#### Task objective:
Resume the forum thread about randomly choosing an array element whose condition on X is satisfied, continuing directly after its final sentence.

#### Text excerpt:
+---+
Optimizing array that has many elements and different standards

Optimizing array that has many elements and different standards - c#

I have a function that takes in X as an argument and randomly picks an element from a 2D array.
The 2D array has thousands of elements, each of them has a different requirement on X, stored in arr[Y][1].
For example,
arr[0] should only be chosen when X is larger than 4. (arr[0][1] = 4+)
Then arr[33] should only be chosen when X is between 37 and 59. (arr[33][1] = 37!59)
And arr[490] should only be chosen when X is less than 79. (arr[490][1] = 79-)
And there are many more, most with a different X requirement.
What is the best way to tackle this problem that takes the least space, and least repetition of elements?
The worst way would be storing possible choices for each X in a 2D array. But that would cause a lot of repetition, costing too much memory.
Then, I have thought about using three arrays, separating X+ requirements, X- and X range. But it still sounds too basic to me, is there a better way?

One option here would be what's called "accept/reject sampling": you pick a random index i and check if the condition on X is satisfied for that index. If so, you return arr[i]. If not, you pick another index at random and repeat until you find something.
Performance will be good so long as most conditions are satisfied for most values of i. If this isn't the case -- if there are a lot of values of X for which only a tiny number of conditions are satisfied -- then it might make sense to try and precompute something that lets you find (or narrow down) the indices that are allowable for a given X.
+---+
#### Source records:

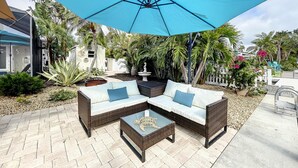 Un espace patio aménagé avec un canapé d’angle, une table basse et un grand parasol bleu offrant de l’ombre.
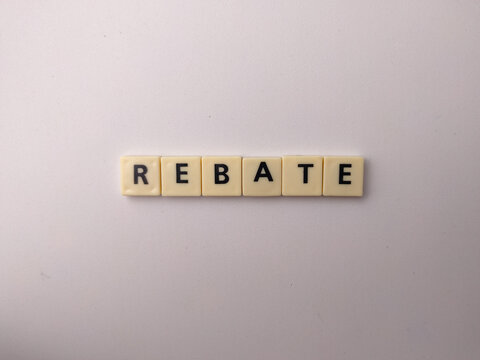 Beige letter tiles spell out the word REBATE horizontally aligned on a smooth white background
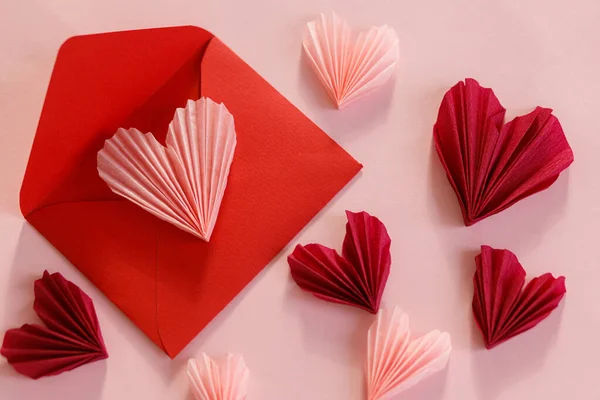 ハッピーバレンタインデー スタイリッシュなピンクのハートとレッドの封筒フラットピンクの紙の背景にレイアウト 現代のバレンタインデーの構成 ラブレターのコンセプト — ストック写真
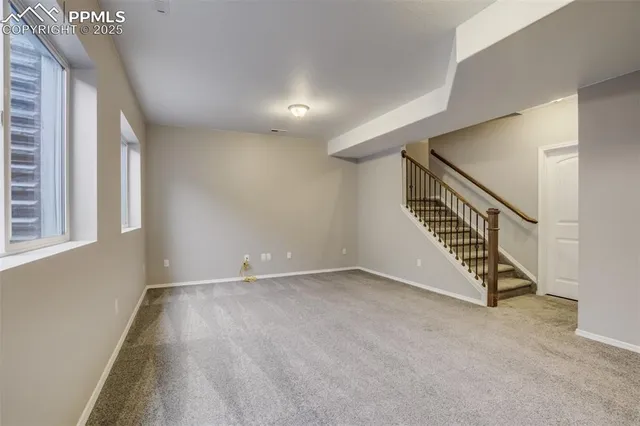 a view of an empty room with stairs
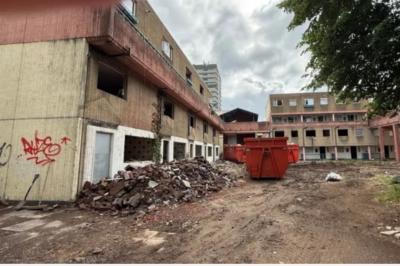 Derelict blocks of flats with large red skips in front of them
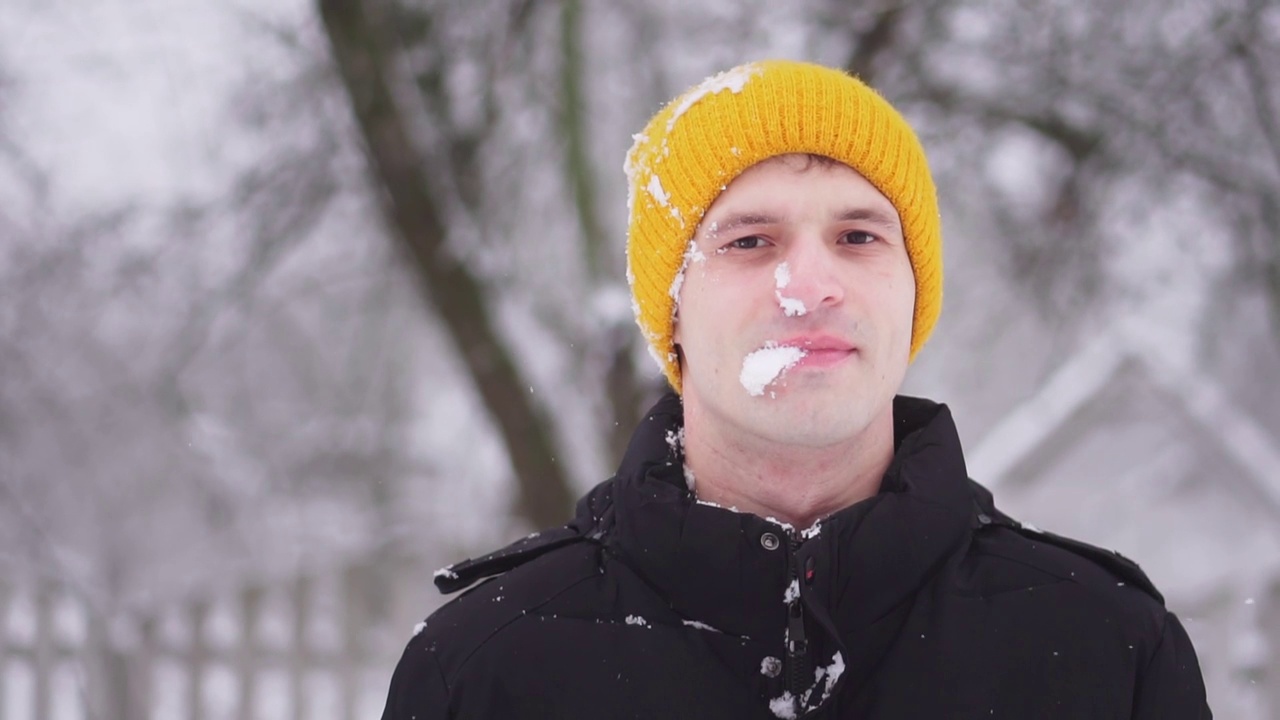 一个雪球打在一个人脸上的慢动作。冬天的乐趣。一家人在玩雪球。视频素材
+---+
#### Exercise result:
How to do this depends on what you allow as a condition on each index. For instance, if every condition is given by an interval like in the examples you give, you could sort the list twice, first by left endpoints and then by right endpoints. Then determining the valid indices for a particular value of X comes down to intersecting the intervals whose left endpoint is less than or equal to X with those whose right endpoint is greater than or equal to X.
Of course if you allow conditions other than "X is in this interval" then you'd need a different algorithm.

While I believe that re-sampling will be the optimal solution in your case (dozens of resamplings is very cheap price to pay), here is the algorithm I would never implement in practice (since it uses very complicated datastructures and is less efficient than resampling), but with provable bounds. It requires O(n log n) preprocessing time, O(n log n) memory and O(log n) time for each query, where n is the number of elements you can potentially sample.
You store all ends of all ranges in one array (call it ends). E.g. in your case you have an array [-infty, 4, 37, 59, 79, +infty] (it may require some tuning, like adding +1 to right ends of ranges; not important now). The idea is that for any X we only have to determine between which ends it's located. E.g. if X=62 is in range [59; 79] (I'll call such pair an interval). Then for each interval you store a set of all possible ranges. For your input X you just find the interval (using binary search) and then output a random range, corresponding to this interval.
How do you compute the corresponding set of ranges for each interval? We go from left to right in ends array. Let's assume we compute the set for the current interval, and go to the next one. There is some end between these interval. If it's a left end of some interval, we add the corresponding range to the new set (since we enter this range). If it's a right end, we remove the range. How do we do this in O(log n) time instead of O(n)? Immutable balanced tree sets can do this (essentially, they create new trees instead of modifying the old one).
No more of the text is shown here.